Joe Biden
I didn't want to blog too much on the subject, but Obama's selection of Joe Biden as his running mate is just a horrible, horrible choice. As Radley Balko noted on his blog, Biden isn't all that good on most of the issues liberals are usually good on. This about kills any chance of the lonely libertarian being even a closet Obama supporter. We'll see who McCain picks.
2 Comments:
Wanted your take on something. You often rail against Bush for not actually adhering to small government, small spending ways and you've lumped McCain with him on that numerous times.
The CCAGW Council For Citizens Against Government Waste came out with a report today detailing McCain's record compared to Biden and Obama's in terms of wasteful spending. Apparently McCain has never once asked for an earmark in his entire time in the senate and the CCAGW hails him as one of the most important figures of the last few decades in terms of controlling spending. They rate Obama very lowly and actually give Biden the worst possible score available.
Just wanted your take on this. The numbers seem to contradict your sentiment.
McCain is very good on earmarks, or so-called pork barrel spending, which is a good thing ... sort of. The thing is, earmarks account for a very small portion of the federal budget and they basically amount to a transfer of money to state and municipal governments. It's a wasteful way to channel money, but the government does it all the time. (For example, let's just go back to my Department of Education example from a few weeks ago, where federal tax money is taken in and dispersed by the federal bureaucracy to states and municipalities.)
Earmarks make big news when the story is Alaska Senator Ted Stevens's "bridge to nowhere," but at the very least earmarks tend to produce tangible benefits for taxpayers, as opposed to the same money being dumped in the black holes that are most federal agencies.
For those of us who really believe in small government, it's not about controlling spending, it's about slashing the size of government. It's about drastically scaling back all the ways the federal government is involved in our lives, reducing the national government to it's traditional Constitutional roots. Truth be told, other than Ron Paul, very few politicians have a real record of commitment to small government.

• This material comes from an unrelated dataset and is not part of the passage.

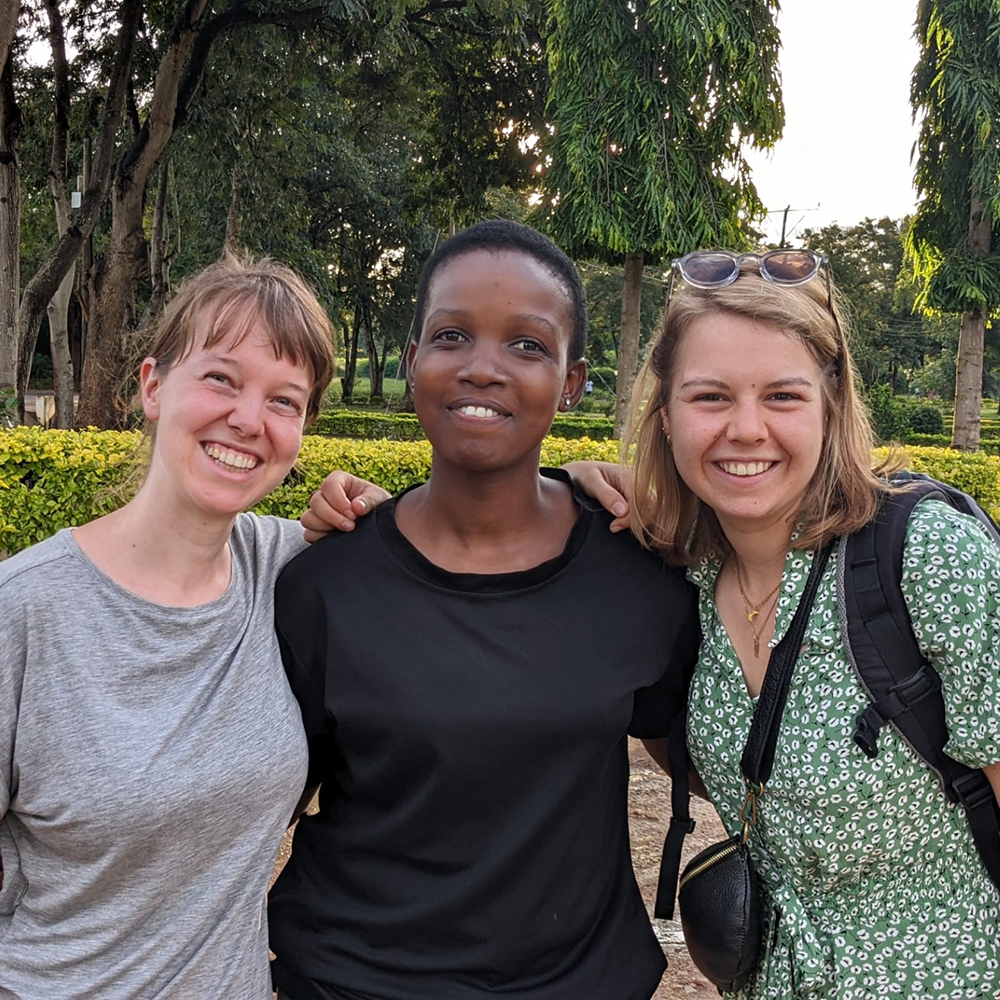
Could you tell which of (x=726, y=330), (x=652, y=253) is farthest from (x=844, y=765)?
(x=652, y=253)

At the very least, some of the conservative politicians of the past (like Reagan and like Newt Gingrich) paid lip service to the idea of cutting back what the federal government does. Reagan famously called for the elimination of our old friend, the Department of Education. McCain doesn't even bother to pay lip service.

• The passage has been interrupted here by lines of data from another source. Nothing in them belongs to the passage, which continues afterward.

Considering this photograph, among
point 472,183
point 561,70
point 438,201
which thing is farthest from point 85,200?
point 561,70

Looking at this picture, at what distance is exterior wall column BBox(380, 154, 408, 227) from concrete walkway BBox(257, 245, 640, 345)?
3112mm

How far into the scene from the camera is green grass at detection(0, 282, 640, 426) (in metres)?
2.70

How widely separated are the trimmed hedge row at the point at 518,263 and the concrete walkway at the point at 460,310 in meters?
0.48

And not just that, but when I accuse McCain of being a big government candidate, again, it's about what he thinks the federal government should be doing. He voted for and supports Bush's Medicare prescription drug plan, which is a huge entitlement boondoggle. He supports the federal government stepping in to regulate drug use in baseball and internet gambling, and like Biden, he's a big time drug warrior. McCain doesn't believe that government should be smaller, he believes that he can make it better and more efficient. What he's offering is liberal big government with a bit more financial discipline.